Wistful For a Time I Never Even Knew

I came of age right as The Village Voice was winding down its heyday. I wish I'd been able to work there for its prime.

By Cary Littlejohn

It was the great philosopher Andy Bernard from NBC's The Office who once said, "I wish there was a way to know you're in the good ol' days before you've actually left them."

Without much effort of imagination, I can easily swap out Andy in the Dunder Mifflin offices for any number of talented journalists who called The Village Voice home during its heyday.

Then again, maybe not.

Dwight Garner reviewed The Freaks Came Out to Write, an oral history of the publication by Tricia Romano, and placed the following near the top of his piece:

A lot of the people Romano interviewed, former Voice writers, editors, photographers, designers and cartoonists, will probably wince, at times, at the text. Humiliations are recalled; toes are trod upon; old hostilities have been kept warm, as if on little Sterno cans of pique. Nostalgia remains at arm’s length. Yet the tone is familial and warm. Discontent was part of The Voice’s DNA. For nearly every staffer, working there was the best thing they ever did.
What Was The Village Voice?
“The Freaks Came Out to Write” is an oral history of America’s most important alternative weekly.
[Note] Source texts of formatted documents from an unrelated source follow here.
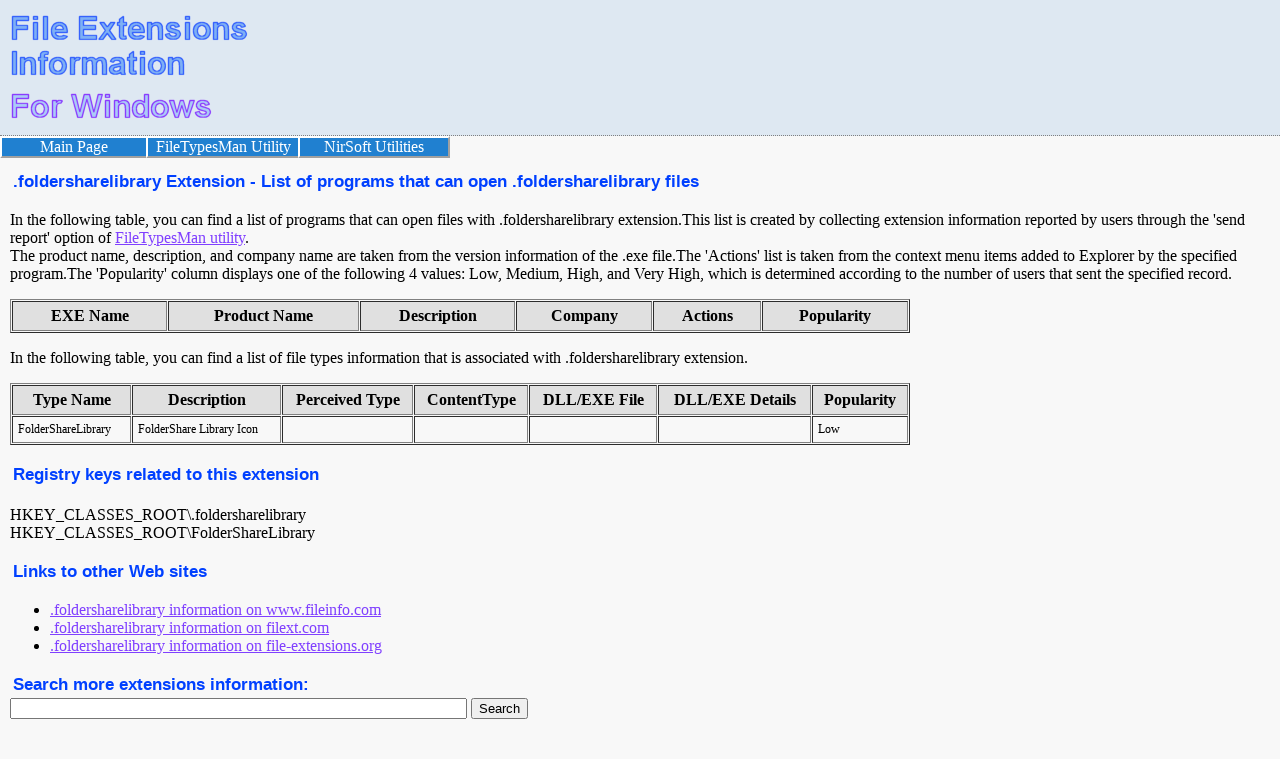

--- FILE ---
content_type: text/html; charset=UTF-8
request_url: https://extension.nirsoft.net/foldersharelibrary
body_size: 1975
content:
<!DOCTYPE HTML PUBLIC "-//W3C//DTD HTML 4.01 Transitional//EN" "http://www.w3.org/TR/html4/loose.dtd">



<html>
<head>
<title>.foldersharelibrary Extension - List of programs that can open .foldersharelibrary files</title>
<meta name="description" content=".foldersharelibrary Extension - List of programs that can open .foldersharelibrary files">
<meta name="keywords" content="foldersharelibrary, extension, programs, list, open, Windows">
<meta name="robots" content="index, follow">
<meta http-equiv="Content-Type" content="text/html; charset=iso-8859-1">
<link rel="stylesheet" href="//extension.nirsoft.net/main.css">


<!-- Google tag (gtag.js) -->
<script async src="https://www.googletagmanager.com/gtag/js?id=G-P2Q08WF7BK"></script>
<script>
  window.dataLayer = window.dataLayer || [];
  function gtag(){dataLayer.push(arguments);}
  gtag('js', new Date());

  gtag('config', 'G-P2Q08WF7BK');
</script>



</head>


<body leftmargin="0" topmargin="0" marginheight="0" marginwidth="0">
<div class="topheader">
<table cellspacing="0" cellpadding="0" border="0" class="topheadertable">
<tr>
<td class="topheaderlogospcleft">
<td class="topheaderlogo" align="left" valign="bottom">
<a href="/"><img src="fileextinfo.png" border="0"></a>
<td class="topheaderlogospc">
<td>





</table>



</div>





<table cellspacing="0" cellpadding="0" border="0" class="topheadermenutable">
<tr>

<td class="topmenuitem">
<a href="/">Main Page</a>

<td class="topmenuitem">
<a href="https://www.nirsoft.net/utils/file_types_manager.html" target="filetypesman">FileTypesMan Utility</a>

<td class="topmenuitem topmenuitemlast">
<a href="https://www.nirsoft.net" target="nirsoft">NirSoft Utilities</a>

</table>





<div class="maincontent">
<table border="0" class="utilcaption">
<tr>
<td>.foldersharelibrary Extension - List of programs that can open .foldersharelibrary files</table>

<p>


In the following table, you can find a list of programs that can open files with .foldersharelibrary extension.This list is created by collecting extension information reported by users through the 'send report' option of <a href="http://www.nirsoft.net/utils/file_types_manager.html" target="FileTypesMan">FileTypesMan utility</a>.<br>The product name, description, and company name are taken from the version information of the .exe file.The 'Actions' list is taken from the context menu items added to Explorer by the specified program.The 'Popularity' column displays one of the following 4 values: Low, Medium, High, and Very High, which is determined according to the number of users that sent the specified record.<p>
<table border="1" cellspacing="1" cellpadding="5" width="900"><tr class="tablelineheader"><th>EXE Name<th>Product Name<th>Description<th>Company<th>Actions<th>Popularity
</table>

<p>
In the following table, you can find a list of file types information that is associated with .foldersharelibrary extension.<p>
<table border="1" cellspacing="1" cellpadding="5" width="900"><tr class="tablelineheader"><th>Type Name<th>Description<th>Perceived Type<th>ContentType<th>DLL/EXE File<th>DLL/EXE Details<th>Popularity<tr class="tableline1"><td>FolderShareLibrary</td><td>FolderShare Library Icon</td><td>&nbsp;</td><td>&nbsp;</td><td>&nbsp;</td><td>&nbsp;</td><td>Low</td></tr>

</table>

<p>
<table border="0" class="utilcaption">
<tr>
<td>Registry keys related to this extension
</table>

<br>HKEY_CLASSES_ROOT\.foldersharelibrary<br>HKEY_CLASSES_ROOT\FolderShareLibrary
<p>	

<p>


<p>
<table border="0" class="utilcaption">
<tr>
<td>Links to other Web sites
</table>
<ul>
<li><a href="http://www.fileinfo.com/extension/foldersharelibrary" target="fileinfo">.foldersharelibrary information on www.fileinfo.com</a><li><a href="http://filext.com/file-extension/foldersharelibrary" target="file-extension">.foldersharelibrary information on filext.com</a><li><a href="https://www.file-extensions.org/foldersharelibrary-file-extension" target="file-extension-org">.foldersharelibrary information on file-extensions.org</a></ul>


<p>
<p>
<table border="0" class="utilcaption">
<tr>
<td>Search more extensions information:
</table>
<form action="http://extension.nirsoft.net/search_result.html" id="cse-search-box">
  <div>
    <input type="hidden" name="cx" value="partner-pub-5286073190998405:4421967383" />
    <input type="hidden" name="cof" value="FORID:10" />
    <input type="hidden" name="ie" value="UTF-8" />
    <input type="text" name="q" size="55" />
    <input type="submit" name="sa" value="Search" />
  </div>
</form>

<script type="text/javascript" src="http://www.google.com/coop/cse/brand?form=cse-search-box&amp;lang=en"></script>







<p>

If you are looking for information about another extension, you can try to find it in
the following alphabetic list:<p>
<a href="extension_list.html?l=A">A</a> | <a href="extension_list.html?l=B">B</a> | <a href="extension_list.html?l=C">C</a> | <a href="extension_list.html?l=D">D</a> | <a href="extension_list.html?l=E">E</a> | <a href="extension_list.html?l=F">F</a> | <a href="extension_list.html?l=G">G</a> | <a href="extension_list.html?l=H">H</a> | <a href="extension_list.html?l=I">I</a> | <a href="extension_list.html?l=J">J</a> | <a href="extension_list.html?l=K">K</a> | <a href="extension_list.html?l=L">L</a> | <a href="extension_list.html?l=M">M</a> | <a href="extension_list.html?l=N">N</a> | <a href="extension_list.html?l=O">O</a> | <a href="extension_list.html?l=P">P</a> | <a href="extension_list.html?l=Q">Q</a> | <a href="extension_list.html?l=R">R</a> | <a href="extension_list.html?l=S">S</a> | <a href="extension_list.html?l=T">T</a> | <a href="extension_list.html?l=U">U</a> | <a href="extension_list.html?l=V">V</a> | <a href="extension_list.html?l=W">W</a> | <a href="extension_list.html?l=X">X</a> | <a href="extension_list.html?l=Y">Y</a> | <a href="extension_list.html?l=Z">Z</a> | <a href="extension_list.html?l=0">Others</a> | <p>

<table>
<tr>
<td>
&nbsp;
</table>


</div>

<div class="footer">

</div>
</body>


</html>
Well, no matter; I've enough nostalgia for all of the writers, editors, photographers, designers, cartoonists, New York-based readers, and long-distance subscribers, combined.

I loved Garner's description of the magazine, as one of two halves: the front for hard news and the back for social commentary and criticism. I love even more his description of the magazine's evolution:

The back of the book slowly swamped the front. The Voice gave America most of the first important rock and then hip-hop criticism. It was the first paper to pay close attention to Off Broadway, and it started the Obie Awards. The literate satire of Jules Feiffer’s cartoons defined a generation’s sensibility and won a Pulitzer Prize. The Voice covered the nascent downtown art and film scenes in a way no one had.
Its critics were mighty, a killer’s row, and they often wrote in the first person, a rare thing at the time.
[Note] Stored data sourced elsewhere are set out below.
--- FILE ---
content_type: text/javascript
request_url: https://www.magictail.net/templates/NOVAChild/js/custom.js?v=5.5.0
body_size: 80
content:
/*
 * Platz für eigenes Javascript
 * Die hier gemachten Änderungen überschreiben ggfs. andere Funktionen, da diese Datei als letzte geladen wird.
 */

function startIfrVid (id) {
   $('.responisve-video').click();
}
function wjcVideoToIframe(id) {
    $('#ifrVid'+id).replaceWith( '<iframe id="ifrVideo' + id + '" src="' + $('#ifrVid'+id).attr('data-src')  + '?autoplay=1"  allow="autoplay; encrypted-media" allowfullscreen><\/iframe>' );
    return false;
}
The review sums up a time that seems too romantic for a writer to even imagine these days: A publication born out of founders counting Norman Mailer among their number that didn't just publish, but survived; didn't just survive but thrived; and didn't just thrive, but outgrew its target audience and shaped the national conversation through sheer force of will and talent.
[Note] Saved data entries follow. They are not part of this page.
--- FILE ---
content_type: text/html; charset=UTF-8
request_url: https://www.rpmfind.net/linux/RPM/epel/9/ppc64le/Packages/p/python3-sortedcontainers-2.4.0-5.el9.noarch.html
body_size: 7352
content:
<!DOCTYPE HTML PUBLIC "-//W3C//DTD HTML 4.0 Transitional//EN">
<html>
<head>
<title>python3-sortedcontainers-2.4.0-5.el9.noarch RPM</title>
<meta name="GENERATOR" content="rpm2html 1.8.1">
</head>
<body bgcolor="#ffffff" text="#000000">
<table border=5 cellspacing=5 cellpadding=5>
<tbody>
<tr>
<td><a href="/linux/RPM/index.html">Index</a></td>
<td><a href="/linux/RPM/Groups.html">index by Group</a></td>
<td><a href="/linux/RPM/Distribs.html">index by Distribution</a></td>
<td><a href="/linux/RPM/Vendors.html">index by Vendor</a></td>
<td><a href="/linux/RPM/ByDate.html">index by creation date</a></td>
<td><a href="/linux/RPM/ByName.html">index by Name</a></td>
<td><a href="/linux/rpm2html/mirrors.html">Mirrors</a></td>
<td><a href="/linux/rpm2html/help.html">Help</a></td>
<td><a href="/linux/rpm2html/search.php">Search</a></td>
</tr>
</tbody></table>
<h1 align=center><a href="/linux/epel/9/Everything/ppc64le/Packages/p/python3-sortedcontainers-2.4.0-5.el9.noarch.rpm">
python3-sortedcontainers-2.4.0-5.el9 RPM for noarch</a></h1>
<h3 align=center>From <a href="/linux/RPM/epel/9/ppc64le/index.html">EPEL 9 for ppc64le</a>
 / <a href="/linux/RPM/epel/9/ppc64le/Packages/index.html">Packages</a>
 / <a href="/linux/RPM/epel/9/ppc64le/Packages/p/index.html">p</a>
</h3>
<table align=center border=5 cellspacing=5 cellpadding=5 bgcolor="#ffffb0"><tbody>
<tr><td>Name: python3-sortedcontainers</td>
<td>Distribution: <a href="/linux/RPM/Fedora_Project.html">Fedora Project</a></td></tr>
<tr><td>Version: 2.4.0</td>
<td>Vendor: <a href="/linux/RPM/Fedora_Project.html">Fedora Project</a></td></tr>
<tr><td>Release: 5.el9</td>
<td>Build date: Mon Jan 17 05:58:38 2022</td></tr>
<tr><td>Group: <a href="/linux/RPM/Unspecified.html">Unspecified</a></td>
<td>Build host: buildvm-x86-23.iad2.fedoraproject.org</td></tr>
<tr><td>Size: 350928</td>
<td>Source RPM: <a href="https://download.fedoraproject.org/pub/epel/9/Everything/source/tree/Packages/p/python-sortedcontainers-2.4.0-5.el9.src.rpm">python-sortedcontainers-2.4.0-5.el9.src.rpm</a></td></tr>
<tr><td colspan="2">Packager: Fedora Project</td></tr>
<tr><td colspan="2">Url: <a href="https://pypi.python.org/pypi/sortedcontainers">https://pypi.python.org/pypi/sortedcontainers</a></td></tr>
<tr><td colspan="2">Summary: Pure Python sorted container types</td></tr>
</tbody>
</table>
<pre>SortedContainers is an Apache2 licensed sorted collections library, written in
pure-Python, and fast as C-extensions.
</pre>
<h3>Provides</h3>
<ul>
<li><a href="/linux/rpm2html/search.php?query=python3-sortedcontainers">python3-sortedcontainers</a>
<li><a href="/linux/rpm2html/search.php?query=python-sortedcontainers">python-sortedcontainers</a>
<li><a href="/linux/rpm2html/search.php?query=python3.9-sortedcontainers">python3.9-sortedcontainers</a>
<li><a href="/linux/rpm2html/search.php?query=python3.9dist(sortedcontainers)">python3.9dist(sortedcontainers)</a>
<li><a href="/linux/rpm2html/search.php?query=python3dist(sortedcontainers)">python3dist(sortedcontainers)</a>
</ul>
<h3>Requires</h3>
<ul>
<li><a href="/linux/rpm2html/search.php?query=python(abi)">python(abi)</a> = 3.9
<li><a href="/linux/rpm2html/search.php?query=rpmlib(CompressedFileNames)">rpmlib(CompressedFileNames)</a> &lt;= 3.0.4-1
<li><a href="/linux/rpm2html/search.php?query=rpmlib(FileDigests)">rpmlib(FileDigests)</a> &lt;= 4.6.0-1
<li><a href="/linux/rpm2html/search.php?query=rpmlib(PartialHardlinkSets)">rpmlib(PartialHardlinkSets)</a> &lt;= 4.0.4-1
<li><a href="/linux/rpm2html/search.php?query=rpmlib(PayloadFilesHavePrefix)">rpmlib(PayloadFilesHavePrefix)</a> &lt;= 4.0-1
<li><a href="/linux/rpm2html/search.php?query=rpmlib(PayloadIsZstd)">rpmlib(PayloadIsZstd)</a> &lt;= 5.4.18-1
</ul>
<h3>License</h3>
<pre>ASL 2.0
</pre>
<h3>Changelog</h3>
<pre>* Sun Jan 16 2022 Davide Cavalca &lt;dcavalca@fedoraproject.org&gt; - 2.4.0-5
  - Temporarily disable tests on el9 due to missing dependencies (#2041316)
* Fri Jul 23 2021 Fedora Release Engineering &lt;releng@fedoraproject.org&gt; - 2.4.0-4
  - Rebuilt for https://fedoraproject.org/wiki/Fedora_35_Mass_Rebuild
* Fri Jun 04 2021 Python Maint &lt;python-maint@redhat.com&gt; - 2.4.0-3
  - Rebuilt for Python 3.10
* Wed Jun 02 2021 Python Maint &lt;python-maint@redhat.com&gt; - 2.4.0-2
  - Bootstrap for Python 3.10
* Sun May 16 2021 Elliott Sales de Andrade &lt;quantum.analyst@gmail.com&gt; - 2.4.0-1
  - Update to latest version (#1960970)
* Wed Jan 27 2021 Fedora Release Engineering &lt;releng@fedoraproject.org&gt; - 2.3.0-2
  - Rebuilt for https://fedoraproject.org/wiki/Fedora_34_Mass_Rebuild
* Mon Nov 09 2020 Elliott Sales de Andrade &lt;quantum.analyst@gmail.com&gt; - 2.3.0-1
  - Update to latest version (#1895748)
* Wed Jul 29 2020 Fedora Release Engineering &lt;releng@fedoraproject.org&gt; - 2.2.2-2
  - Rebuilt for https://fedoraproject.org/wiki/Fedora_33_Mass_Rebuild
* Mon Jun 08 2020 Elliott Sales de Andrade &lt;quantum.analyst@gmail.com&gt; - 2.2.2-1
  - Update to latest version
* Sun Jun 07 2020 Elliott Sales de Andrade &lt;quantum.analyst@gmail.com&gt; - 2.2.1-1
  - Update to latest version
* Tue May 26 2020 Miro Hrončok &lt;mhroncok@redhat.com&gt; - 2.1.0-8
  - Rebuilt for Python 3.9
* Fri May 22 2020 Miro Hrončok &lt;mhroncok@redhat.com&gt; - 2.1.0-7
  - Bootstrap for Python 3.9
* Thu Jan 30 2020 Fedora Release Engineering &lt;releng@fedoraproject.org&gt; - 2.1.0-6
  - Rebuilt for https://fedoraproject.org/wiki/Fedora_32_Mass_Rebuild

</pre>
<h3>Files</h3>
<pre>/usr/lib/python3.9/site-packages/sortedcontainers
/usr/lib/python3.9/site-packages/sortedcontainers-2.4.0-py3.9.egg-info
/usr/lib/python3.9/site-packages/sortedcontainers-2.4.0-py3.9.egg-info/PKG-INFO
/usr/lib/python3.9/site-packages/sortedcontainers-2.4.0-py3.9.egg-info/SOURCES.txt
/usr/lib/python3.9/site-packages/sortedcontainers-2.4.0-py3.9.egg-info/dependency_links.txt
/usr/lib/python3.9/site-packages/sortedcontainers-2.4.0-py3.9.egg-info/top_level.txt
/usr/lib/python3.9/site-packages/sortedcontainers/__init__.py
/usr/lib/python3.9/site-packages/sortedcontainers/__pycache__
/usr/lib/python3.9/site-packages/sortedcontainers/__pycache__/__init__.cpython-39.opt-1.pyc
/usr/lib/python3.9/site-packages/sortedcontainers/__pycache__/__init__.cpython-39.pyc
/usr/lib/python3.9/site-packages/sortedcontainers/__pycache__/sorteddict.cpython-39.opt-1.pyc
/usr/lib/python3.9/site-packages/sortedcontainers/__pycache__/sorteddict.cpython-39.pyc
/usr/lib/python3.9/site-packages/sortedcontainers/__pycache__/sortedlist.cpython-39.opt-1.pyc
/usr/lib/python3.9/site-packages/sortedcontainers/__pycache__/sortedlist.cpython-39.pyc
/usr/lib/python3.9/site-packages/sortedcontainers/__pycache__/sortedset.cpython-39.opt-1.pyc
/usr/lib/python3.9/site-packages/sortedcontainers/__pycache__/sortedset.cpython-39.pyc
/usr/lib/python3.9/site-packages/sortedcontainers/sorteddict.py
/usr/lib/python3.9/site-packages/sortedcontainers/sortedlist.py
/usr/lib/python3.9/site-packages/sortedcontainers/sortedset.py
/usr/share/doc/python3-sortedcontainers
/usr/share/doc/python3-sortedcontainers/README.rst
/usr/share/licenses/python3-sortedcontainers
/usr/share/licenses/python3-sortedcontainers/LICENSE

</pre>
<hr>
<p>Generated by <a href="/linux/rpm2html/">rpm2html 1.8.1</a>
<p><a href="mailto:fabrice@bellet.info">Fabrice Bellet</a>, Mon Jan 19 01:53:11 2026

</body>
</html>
Like so many publications, especially as of late, its better days lie behind it.

The internet in general and Craigslist in particular tanked The Voice. So did the gentrification of downtown. The paper was the victim of its own success. The things it cared about were embraced by the mainstream.

But unlike some, it managed decades of culture-setting journalism and a much-deserved (and highly anticipated) oral history that I'll be pre-ordering ASAP.